The court also cited to United States v. Waupenkenay, 973 F.2d 1533 (10th Cir. 1992). Mr. LaDeaux moves the court to reconsider its ruling because of the court's citation to Waupenkenay. (Docket 59). Mr. LaDeaux misunderstands the court's citation to this case.
The facts in Waupenkenay are similar to the facts in Mr. LaDeaux's case in that the United States Court of Appeals for the Tenth Circuit found the police officers' entry into defendant's residence was unlawful, but evidence of defendant's subsequent assault on the officers was not fruit of the poisonous tree and was admissible. 973 F.2d at 1536. The Tenth Circuit reached this conclusion by finding defendant did not have a legitimate, reasonable expectation of privacy in his home when he initiated criminal activity, that is, the assault, in the presence of the officers. Id. at 1536-37. The Tenth Circuit opinion collected numerous cases from other federal and state courts that "uniformly rejected motions to suppress arising from skirmishes comparable to the one at issue in the instant case." Id. at 1537. The Tenth Circuit noted these courts "have considered situations in which a defendant seeks to suppress evidence relating to his or her violence or threatened violence toward police officers subsequent to an unlawful search or seizure or a warrantless entry." Id. Importantly, the Tenth Circuit noted as follows:
We note that, whereas our decision stems from the fact that Mr. Waupekenay lacked a legitimate expectation of privacy at the time he assaulted the officers, many of the above courts based their decisions upon somewhat different reasoning. Some courts have found the intervening act of the defendant to be so separate and distinct from the illegal entry or arrest as to break the causal chain.
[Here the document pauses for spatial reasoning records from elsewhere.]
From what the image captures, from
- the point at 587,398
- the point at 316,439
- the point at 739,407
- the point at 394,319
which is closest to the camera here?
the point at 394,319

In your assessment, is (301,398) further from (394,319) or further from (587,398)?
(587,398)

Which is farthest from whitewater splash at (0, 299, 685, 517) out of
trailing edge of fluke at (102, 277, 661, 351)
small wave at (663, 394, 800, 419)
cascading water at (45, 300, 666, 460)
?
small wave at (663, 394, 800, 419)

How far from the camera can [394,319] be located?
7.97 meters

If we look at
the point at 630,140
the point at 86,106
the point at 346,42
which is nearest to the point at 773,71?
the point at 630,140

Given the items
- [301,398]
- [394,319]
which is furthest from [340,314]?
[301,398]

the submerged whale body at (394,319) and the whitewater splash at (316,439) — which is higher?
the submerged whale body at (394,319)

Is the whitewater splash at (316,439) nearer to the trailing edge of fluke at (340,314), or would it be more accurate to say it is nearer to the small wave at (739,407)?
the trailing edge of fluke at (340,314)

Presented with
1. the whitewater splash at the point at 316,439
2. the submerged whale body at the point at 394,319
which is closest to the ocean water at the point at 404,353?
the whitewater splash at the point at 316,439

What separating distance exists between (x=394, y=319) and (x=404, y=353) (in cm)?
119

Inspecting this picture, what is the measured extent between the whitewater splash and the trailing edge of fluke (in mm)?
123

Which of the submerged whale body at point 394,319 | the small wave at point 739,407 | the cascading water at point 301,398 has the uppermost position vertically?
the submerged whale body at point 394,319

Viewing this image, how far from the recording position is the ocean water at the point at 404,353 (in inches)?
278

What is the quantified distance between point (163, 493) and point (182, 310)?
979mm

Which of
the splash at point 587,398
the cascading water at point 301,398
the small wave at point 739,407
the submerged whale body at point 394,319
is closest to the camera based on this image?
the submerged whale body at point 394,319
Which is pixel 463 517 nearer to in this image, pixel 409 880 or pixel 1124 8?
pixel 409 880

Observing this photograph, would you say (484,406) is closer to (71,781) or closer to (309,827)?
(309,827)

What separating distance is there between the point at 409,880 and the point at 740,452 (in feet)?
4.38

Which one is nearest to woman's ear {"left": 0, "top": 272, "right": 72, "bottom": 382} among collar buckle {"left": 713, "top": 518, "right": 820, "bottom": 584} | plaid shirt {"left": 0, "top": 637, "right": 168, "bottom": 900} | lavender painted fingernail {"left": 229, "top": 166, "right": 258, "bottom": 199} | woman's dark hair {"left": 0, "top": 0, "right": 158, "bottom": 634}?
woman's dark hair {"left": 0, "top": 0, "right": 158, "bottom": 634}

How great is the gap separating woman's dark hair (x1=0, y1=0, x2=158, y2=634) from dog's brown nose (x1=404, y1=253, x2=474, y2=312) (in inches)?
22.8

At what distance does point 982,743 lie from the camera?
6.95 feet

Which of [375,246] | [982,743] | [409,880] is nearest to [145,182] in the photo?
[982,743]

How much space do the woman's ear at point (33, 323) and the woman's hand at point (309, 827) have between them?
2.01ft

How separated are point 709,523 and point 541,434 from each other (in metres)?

Other courts have stressed the limited objective of the exclusionary rule--i.e., deterring unlawful police conduct by excluding evidence obtained as a result of such conduct--and the strong public interest in preventing and punishing force or threats of force directed against police officers.
The rationale that is most applicable depends upon the underlying facts of the encounter. Here, we have chosen to rely on the defendant's lack of a reasonable expectation of privacy; in other situations, a different rationale may be more appropriate. However, whatever rationale is used, the result is the same: Evidence of a separate, independent crime initiated against police officers in their presence after an illegal entry or arrest will not be suppressed under the Fourth Amendment.
In denying Mr. LaDeaux's motion to suppress, the court did not reach its ruling by means of the "expectation of privacy" analysis. The court reached its ruling by means of the "new and distinct crime" analysis of Schmidt. The court cited Waupekenay because it is an excellent collection of inter-circuit cases where courts, faced with similar motions to suppress, used different analyses to reach the same results. Because Mr. LaDeaux cannot overcome Schmidt, the court's ruling stands. Accordingly, it is hereby
ORDERED that Mr. LaDeaux's motion to reconsider (Docket 59) is denied.